### QUESTIONS
A) According to the passage on strikes against Iranian officials, who commanded the Basij paramilitary force?
B) Decide whether each statement agrees with the passage on strikes against Iranian officials, answering yes or no and quoting the words that settle it: (i) Larijani once served as speaker of Iran's Parliament. (ii) Iran works like a traditional Western hierarchy. (iii) Khatib was Iran's defense minister.

### SOURCE EXTRACT
U.S. and Israeli military strikes have killed several high-profile Iranian officials, with notable deaths this week including Intelligence Minister Esmail Khatib, security official Ali Larijani and Gen. Gholam Reza Soleimani, commander of the Basij paramilitary force. But before welcoming Khatib’s elimination as a decisive blow to the clerical regime, Washington should understand: Rather than inducing the collapse of the regime, these high-level assassinations are rapidly dismantling Iran’s institutional bureaucracy — and risk handing total control to hard-liners.
So far, the U.S. and Israeli war-fighting strategy has appeared to center on decapitation: removing the veteran bureaucrats and intelligence chiefs who provide the state’s institutional memory, and presumably the regime’s ability to coordinate complex regional operations will wither. This assumes that the Iranian state functions like a traditional Western hierarchy. But Iran is not a traditional state. Iran has a dual system where a formal government exists alongside a parallel military and ideological structure that has spent four decades preparing for this kind of attrition.
The United States and Israel are inadvertently clearing the path for Iran’s most radical elements, including those in the Islamic Revolutionary Guard Corps.
By targeting such institutional figures as Khatib and Larijani, the United States and Israel are inadvertently clearing the path for Iran’s most radical elements, including those in the Islamic Revolutionary Guard Corps. Khatib, Larijani and other slain high-ranking officials represented the “deep state” in its traditional sense; they were men who understood the nuances of diplomacy and the necessity of maintaining certain backchannels, even during periods of intense hostility. Larijani in particular, a former Revolutionary Guards commander who was once speaker of Iran’s Parliament and Iran’s chief nuclear negotiator in the early 2000s, embodied the dual military-political roles. Removing these officials does not leave a void in Iran but simply removes the last vestiges of internal debate within the Iranian security apparatus. What remains is a purely military junta, one less interested in the preservation of the state than in the execution of its “forward defense” strategy.

(Stored items from a collection)
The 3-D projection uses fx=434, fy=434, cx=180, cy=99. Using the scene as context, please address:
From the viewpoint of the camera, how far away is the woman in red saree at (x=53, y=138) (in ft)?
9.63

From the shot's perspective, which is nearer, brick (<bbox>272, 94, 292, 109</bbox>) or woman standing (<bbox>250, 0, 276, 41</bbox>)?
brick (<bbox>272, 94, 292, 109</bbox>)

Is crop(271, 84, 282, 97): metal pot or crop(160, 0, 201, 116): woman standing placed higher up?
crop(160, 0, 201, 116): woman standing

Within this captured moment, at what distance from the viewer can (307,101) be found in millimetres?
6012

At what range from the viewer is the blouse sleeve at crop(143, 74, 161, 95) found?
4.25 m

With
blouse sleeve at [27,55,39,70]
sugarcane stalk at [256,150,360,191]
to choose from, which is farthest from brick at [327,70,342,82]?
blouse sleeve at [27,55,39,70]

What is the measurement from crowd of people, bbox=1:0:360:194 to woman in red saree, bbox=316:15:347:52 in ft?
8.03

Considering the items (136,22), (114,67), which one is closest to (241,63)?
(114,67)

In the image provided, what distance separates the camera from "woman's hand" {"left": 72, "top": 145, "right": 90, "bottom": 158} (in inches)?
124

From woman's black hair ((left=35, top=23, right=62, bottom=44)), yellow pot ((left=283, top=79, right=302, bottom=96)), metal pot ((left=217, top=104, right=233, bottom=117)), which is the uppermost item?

### RESULTS
A) Gen. Gholam Reza Soleimani

B)
(i) Yes: "a former Revolutionary Guards commander who was once speaker of Iran’s Parliament"
(ii) No: "But Iran is not a traditional state."
(iii) No: "Intelligence Minister Esmail Khatib"